The Sociology subject area at the University of Glasgow are pleased to announce that this year Professor Nancy Fraser will be giving our annual Frisby Memorial Lecture.
Speaker: Professor Nancy Fraser (University of Cambridge and New School for Social Research) on “Behind Marx’s ‘Hidden Abode’: Toward and Expanded Conception of Capitalism”
Wednesday 12 February 2014, 16:30-18:30
Established in 2012 in recognition of our colleague Professor David Frisby, the lecture is an opportunity to hear from an internationally renowned sociologist. Thus far we have had Professors Richard Sennett and Erik Olin Wright giving the lectures and we are delighted to welcome Professor Fraser this year. Professor Fraser is currently Diane Middlebrook/Carl Djerassi Professor of Gender Studies at the University of Cambridge and Loeb Professor of Philosophy and Politics at the New School for Social Research. She is well known for her work on justice and inequality as well as Marxist and Feminist theory. Her many publications include The Radical Imagination: Between Redistribution and Recognition (2003), Scales of Justice: Reimagining Political Space in a Globalizing World (2007) and Fortunes of Feminism: From State-Managed Capitalism to Neoliberal Crisis (2013).

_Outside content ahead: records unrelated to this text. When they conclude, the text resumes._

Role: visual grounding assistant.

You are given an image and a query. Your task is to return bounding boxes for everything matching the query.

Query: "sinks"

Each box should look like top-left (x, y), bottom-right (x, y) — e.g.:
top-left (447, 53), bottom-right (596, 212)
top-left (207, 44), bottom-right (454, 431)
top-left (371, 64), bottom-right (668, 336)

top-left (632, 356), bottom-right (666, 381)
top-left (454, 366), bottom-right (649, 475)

The current sense of crisis – in economy, ecology, politics, and society – is prompting many critical theorists to revisit the problem of capitalism. I salute this return to core issues of social theory after a period of neglect. But received understandings of capitalism are not adequate to 21st century conditions.
I propose, accordingly, to re-examine a basic theoretical question: How is capitalism best conceptualized – as an economic system, a form of ethical life, or an institutionalized social order? To answer this question, I will integrate some relatively familiar concepts from Marx with newer insights from feminist, ecological, and political theorizing.
Whereas Marx sought the essence of capitalism by looking beneath the sphere of exchange to the “hidden abode” of production, I shall look behind production to abodes that are more hidden still. The result will be an expanded conception of capitalism able better to accommodate the multiplicity of crisis tendencies and social struggles that characterize the 21st century.
This is a public event and we would welcome all to attend.